* Problem requirements: Could you transcribe all of the data exactly and skip any pictures?

* Dataset:
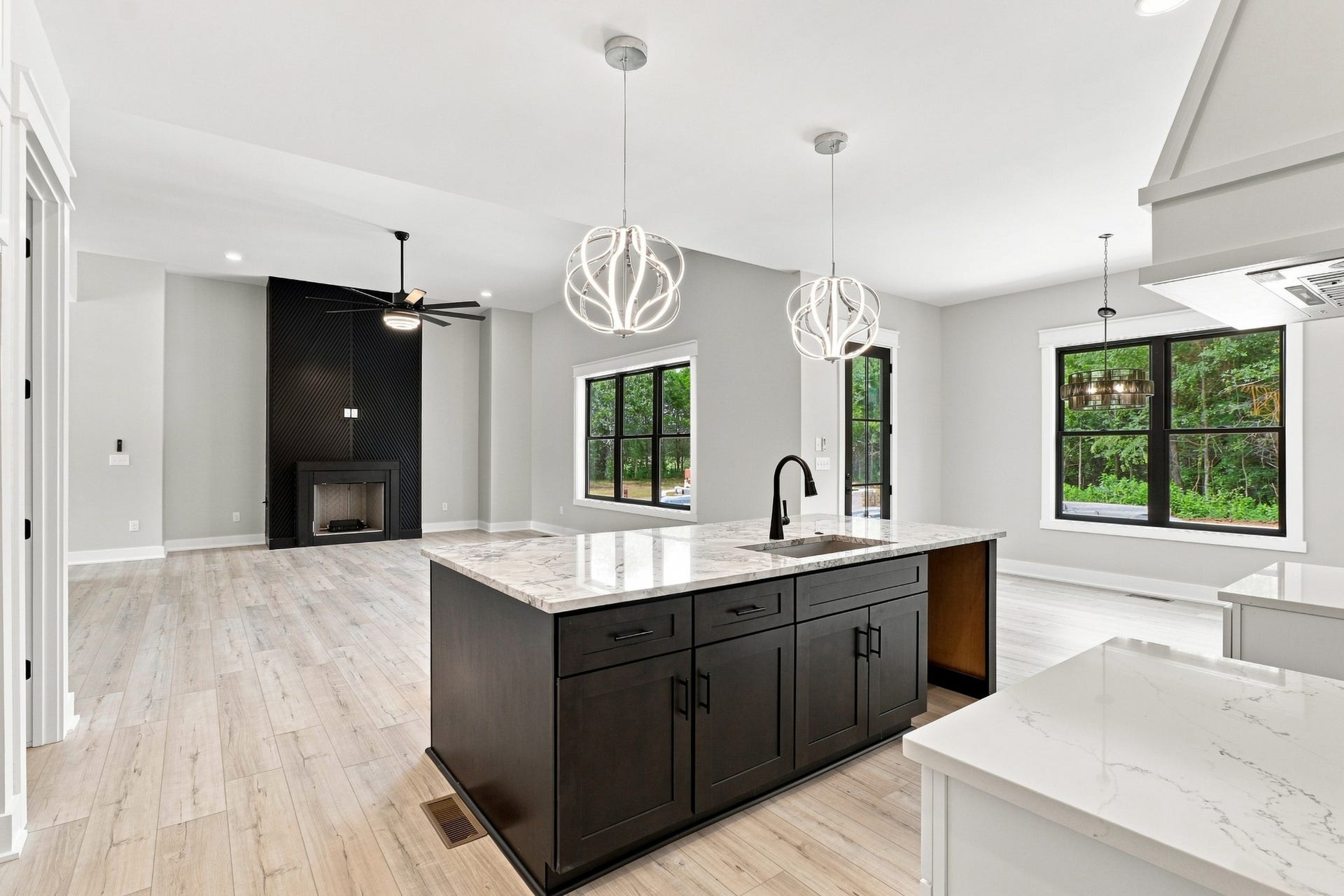 4138 Yeargan Rd, Murfreesboro, TN 37128 4138 Yeargan Rd, Murfreesboro, TN 37128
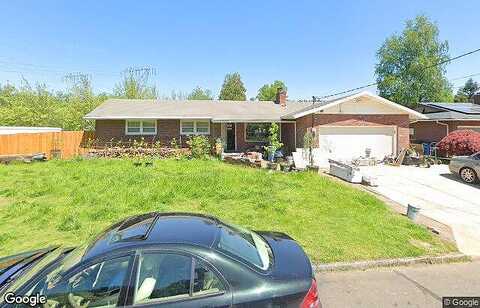 2Nd, CAMAS, WA 98607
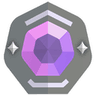 Diamond2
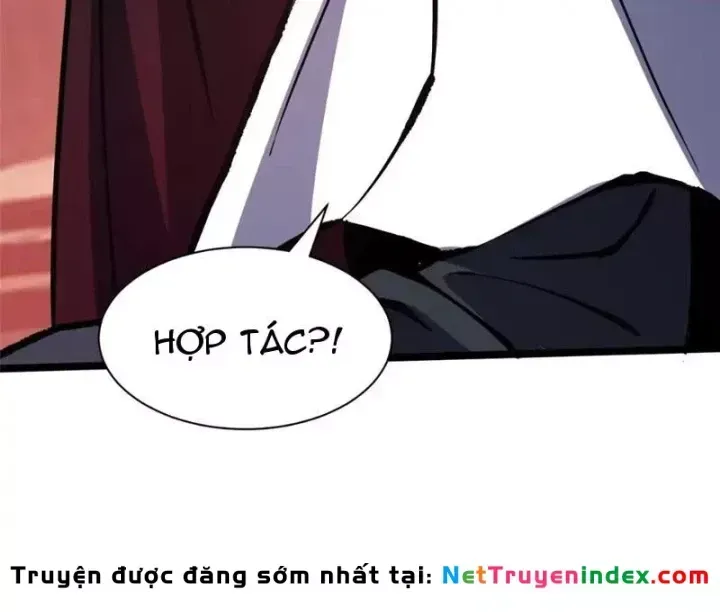 Chapter 171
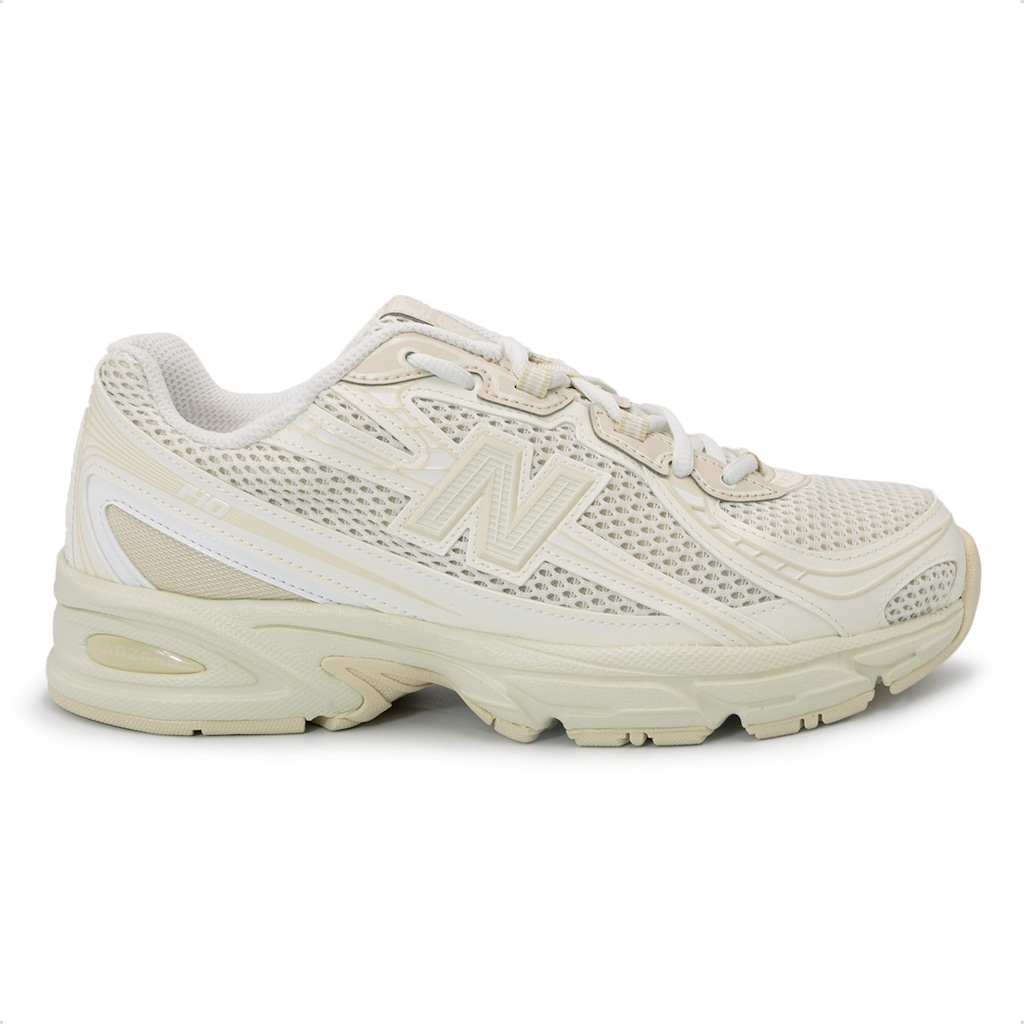 Tênis Unissex New Balance 740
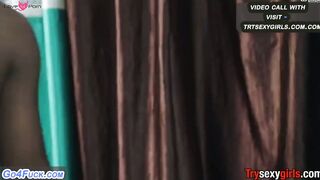Real Homemade Anal Sister And Brother Romantic Dance And Hardcore Sex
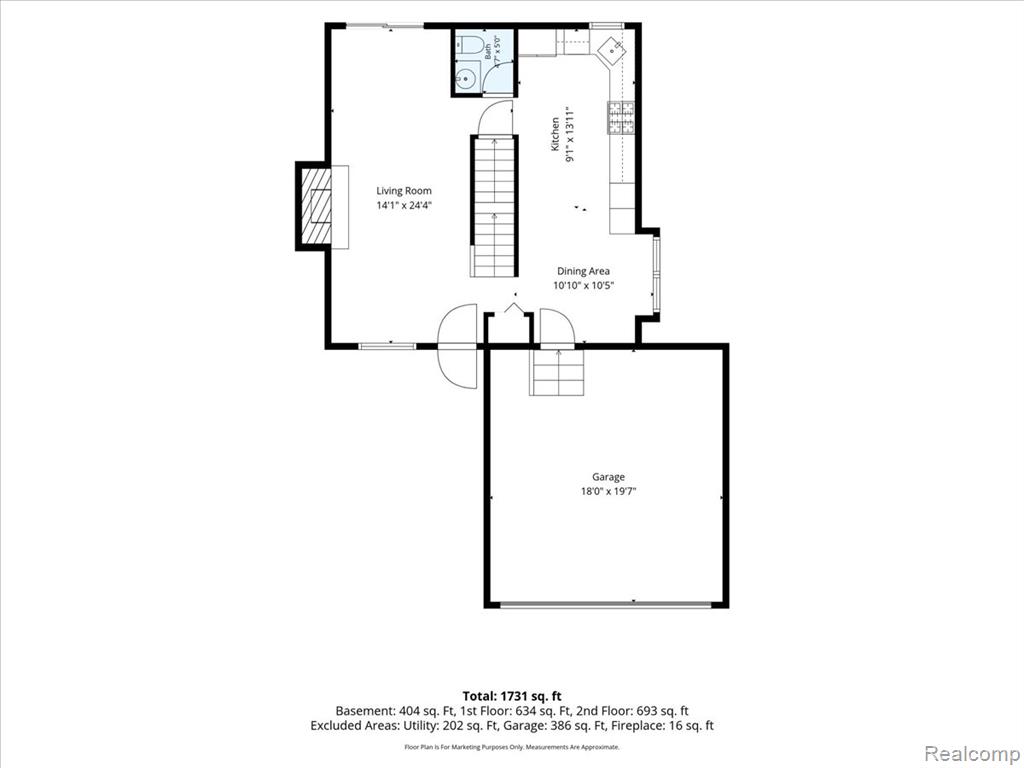 main property photo 41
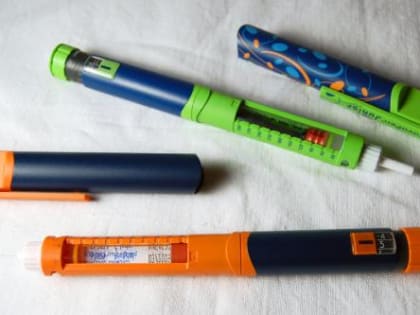 Препараты от хронических заболеваний могут ухудшать терморегуляцию в жару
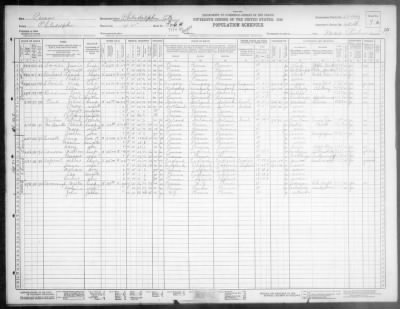 PHILADELPHIA CITY, WARD 42 > 51-1049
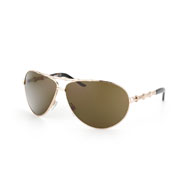 Just Cavalli Sonnenbrille JC 264 S/S 28J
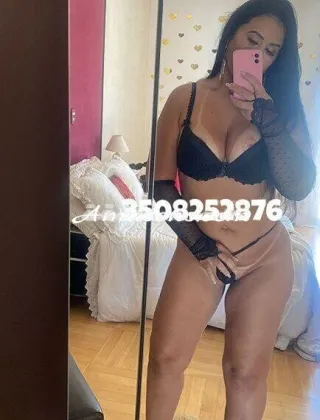 15 - Valentina Escort Napoli - 3508252876
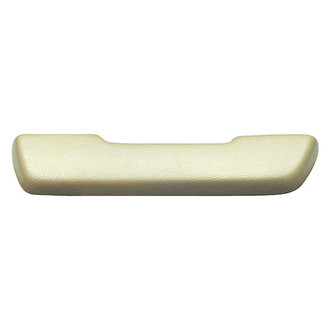 OER® - Driver Side Armrest Pad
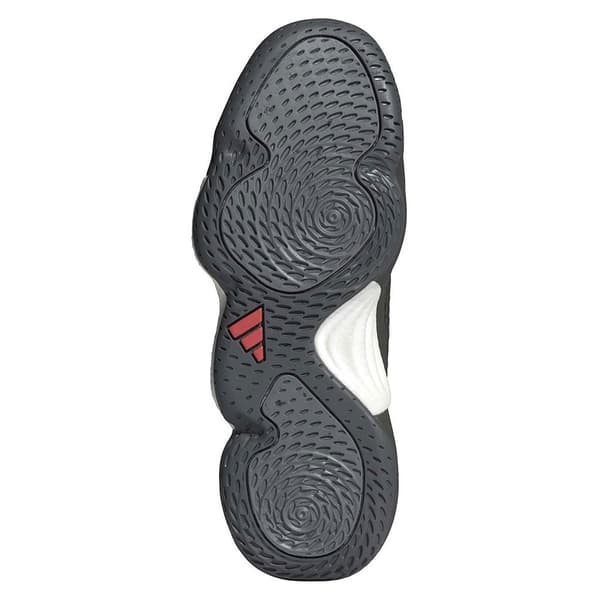 Adidas Stabil 16 Inomhusskor EU 39 1/3 Man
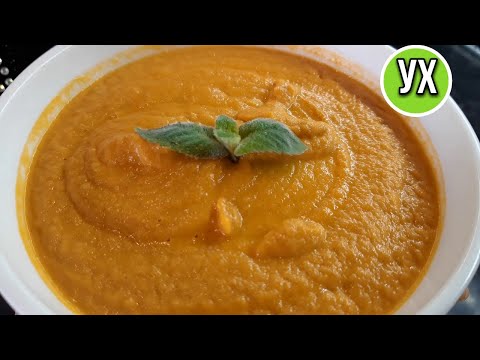 Видео: Секреты кабачковой икры со вкусом детства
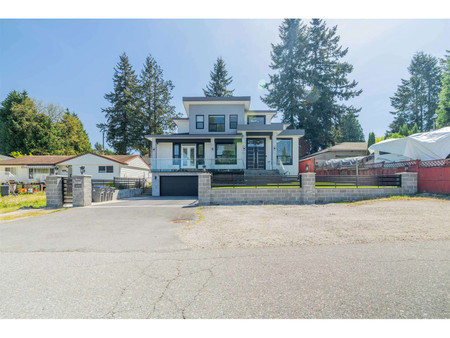 13880 78 A Avenue, Surrey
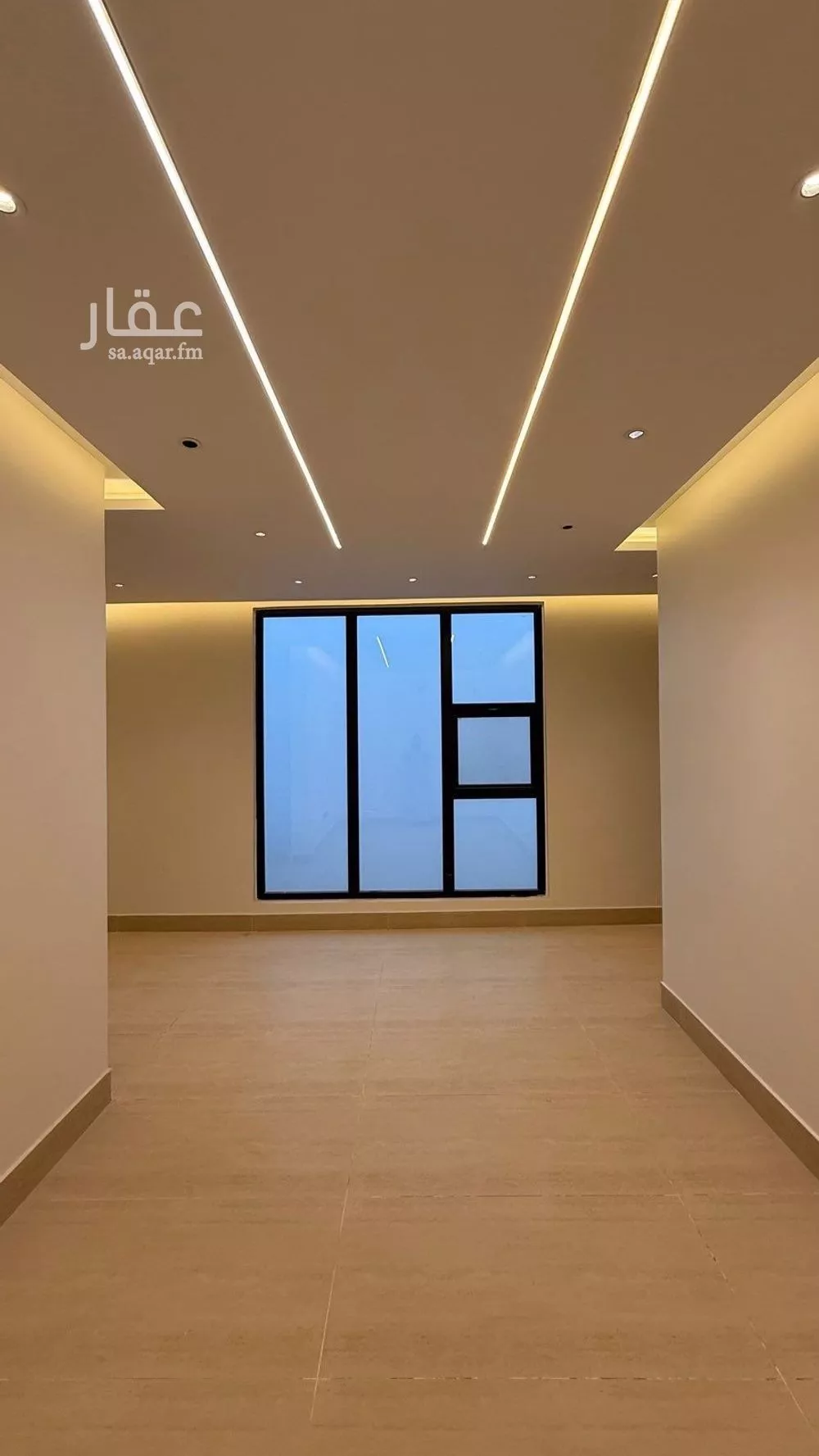 6 bedroom villa in Al Mahdiyyah 19
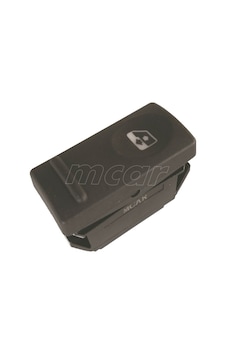 VOLKSWAGEN POLO CAM ANAHTARI ÖNÜN ÖNÜ SOL ÇİFTLİ 700900 VOLKSWAGEN POLO CAM ANAHTARI ÖNÜN ÖNÜ SOL ÇİFTLİ 700900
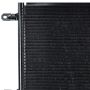 ONE STOP SOLUTIONS 3482 CONDENSER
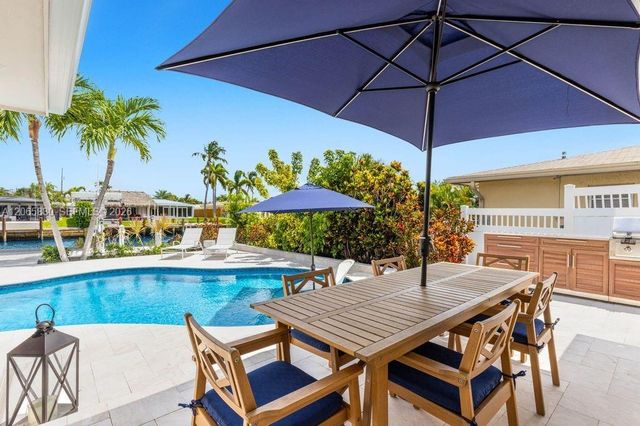 261 SE 4th Street, Pompano Beach, FL 33060
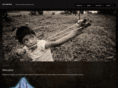 icephotoz.com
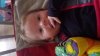 20160325_100651.jpg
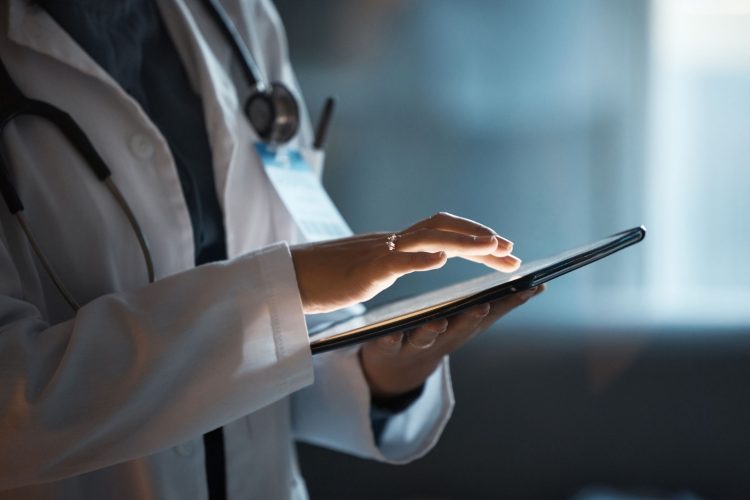 Η υγεία των γυναικών παραμένει υποχρηματοδοτημένη παγκοσμίως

* Output for this exercise:
 4138 Yeargan Rd, Murfreesboro, TN 37128 4138 Yeargan Rd, Murfreesboro, TN 37128
 2Nd, CAMAS, WA 98607
 Diamond2
 Chapter 171
 Tênis Unissex New Balance 740
Real Homemade Anal Sister And Brother Romantic Dance And Hardcore Sex
 main property photo 41
 Препараты от хронических заболеваний могут ухудшать терморегуляцию в жару
 PHILADELPHIA CITY, WARD 42 > 51-1049
 Just Cavalli Sonnenbrille JC 264 S/S 28J
 15 - Valentina Escort Napoli - 3508252876
 OER® - Driver Side Armrest Pad
 Adidas Stabil 16 Inomhusskor EU 39 1/3 Man
 Видео: Секреты кабачковой икры со вкусом детства
 13880 78 A Avenue, Surrey
 6 bedroom villa in Al Mahdiyyah 19
 VOLKSWAGEN POLO CAM ANAHTARI ÖNÜN ÖNÜ SOL ÇİFTLİ 700900 VOLKSWAGEN POLO CAM ANAHTARI ÖNÜN ÖNÜ SOL ÇİFTLİ 700900
 ONE STOP SOLUTIONS 3482 CONDENSER
 261 SE 4th Street, Pompano Beach, FL 33060
 icephotoz.com
 20160325_100651.jpg
 Η υγεία των γυναικών παραμένει υποχρηματοδοτημένη παγκοσμίως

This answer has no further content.